Bei mir steht Cornelius immer im Haus von Lord Hagen im 1 .Stock an so nem Lesepult. Also man kommt ins Hagen Haus rein und dann gleich rechts die Treppe rauf, und oben an der Treppe dann links. Da steht Cornelius. Du musst ihn verprügeln(als söldner reicht es glaube ich dass du ihm drohst) und dann kriegst du dein Tagebuch, dass du Lesen musst. Da steht der ganze Krempel drin.

@Rosini: Was du meinst ist das Haus des Richters.


----------



## Rosini (6. April 2006)

machbetmachallabett am 06.04.2006 21:21 schrieb:
			
		

> @Rosini: Was du meinst ist das Haus des Richters.

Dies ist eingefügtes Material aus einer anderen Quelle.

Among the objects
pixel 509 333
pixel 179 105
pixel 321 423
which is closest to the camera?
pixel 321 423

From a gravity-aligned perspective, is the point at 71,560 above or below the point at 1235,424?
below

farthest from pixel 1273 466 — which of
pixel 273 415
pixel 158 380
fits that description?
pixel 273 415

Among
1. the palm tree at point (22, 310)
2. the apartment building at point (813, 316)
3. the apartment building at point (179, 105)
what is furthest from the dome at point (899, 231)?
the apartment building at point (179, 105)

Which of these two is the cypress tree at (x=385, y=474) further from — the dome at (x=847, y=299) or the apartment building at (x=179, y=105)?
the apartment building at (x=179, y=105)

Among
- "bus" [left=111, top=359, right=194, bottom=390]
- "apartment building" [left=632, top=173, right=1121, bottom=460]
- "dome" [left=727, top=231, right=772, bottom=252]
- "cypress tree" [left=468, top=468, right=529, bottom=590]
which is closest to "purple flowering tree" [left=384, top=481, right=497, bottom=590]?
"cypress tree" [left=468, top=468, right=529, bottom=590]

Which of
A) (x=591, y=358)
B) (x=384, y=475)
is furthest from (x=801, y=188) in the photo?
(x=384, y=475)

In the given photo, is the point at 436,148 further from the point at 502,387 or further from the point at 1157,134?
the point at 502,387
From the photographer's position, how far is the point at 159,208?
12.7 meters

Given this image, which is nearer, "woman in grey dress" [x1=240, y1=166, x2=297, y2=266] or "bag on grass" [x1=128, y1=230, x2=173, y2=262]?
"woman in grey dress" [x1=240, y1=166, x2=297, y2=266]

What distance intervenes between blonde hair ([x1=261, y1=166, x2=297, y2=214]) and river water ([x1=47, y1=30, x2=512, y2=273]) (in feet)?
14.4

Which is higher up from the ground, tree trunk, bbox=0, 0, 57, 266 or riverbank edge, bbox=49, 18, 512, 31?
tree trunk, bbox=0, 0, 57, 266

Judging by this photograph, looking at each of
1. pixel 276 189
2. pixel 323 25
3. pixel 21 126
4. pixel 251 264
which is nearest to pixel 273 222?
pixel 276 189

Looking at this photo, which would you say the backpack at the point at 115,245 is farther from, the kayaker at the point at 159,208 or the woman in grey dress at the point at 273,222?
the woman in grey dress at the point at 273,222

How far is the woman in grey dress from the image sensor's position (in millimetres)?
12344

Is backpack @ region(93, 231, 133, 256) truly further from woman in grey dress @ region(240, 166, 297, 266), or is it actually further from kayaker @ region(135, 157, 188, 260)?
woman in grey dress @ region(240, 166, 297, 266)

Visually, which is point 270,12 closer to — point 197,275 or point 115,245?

Sry - ich wusste nicht mehr genau, welches Haus das war *g*
Ich hab mich im Haus geirrt und du hast natürlich recht


----------



## machbetmachallabett (6. April 2006)

Rosini am 06.04.2006 21:25 schrieb:
			
		

> machbetmachallabett am 06.04.2006 21:21 schrieb:
> 
> 
> 
> ...



Ich hab immer Recht^^


----------



## bumi (7. April 2006)

*Gothic 2 - Wo ist der scheiss Steinkreis?*

Ok ihr Experten, ich hätte da noch eine nächste Frage und will dafür eigentlich nicht einen neuen Thread eröffnen... Nun hab ich das reparierte Auge von Innos und muss mich mit Xardas und den anderen beim Steinkreis treffen... Nur ist es Ewigkeiten her seit ich das letzte mal G2 gespielt hab und ich hab absolut keinen Plan mehr wo der ist...


----------



## Homerclon (7. April 2006)

*AW: Gothic 2 - Wo ist der scheiss Steinkreis?*



			
				bumi am 07.04.2006 11:09 schrieb:
			
		

> Ok ihr Experten, ich hätte da noch eine nächste Frage und will dafür eigentlich nicht einen neuen Thread eröffnen... Nun hab ich das reparierte Auge von Innos und muss mich mit Xardas und den anderen beim Steinkreis treffen... Nur ist es Ewigkeiten her seit ich das letzte mal G2 gespielt hab und ich hab absolut keinen Plan mehr wo der ist...


da wo du das kaputte Auge Innos' geholt hast, oder hast du ein Savegames geladen? naja egal.

Sonnenkreis(klick mich)

Bzgl Cornelius, man muss ihn nicht niederschlagen, man kann ihm auch mit Taschendiebstahl den Beweis klauen.


----------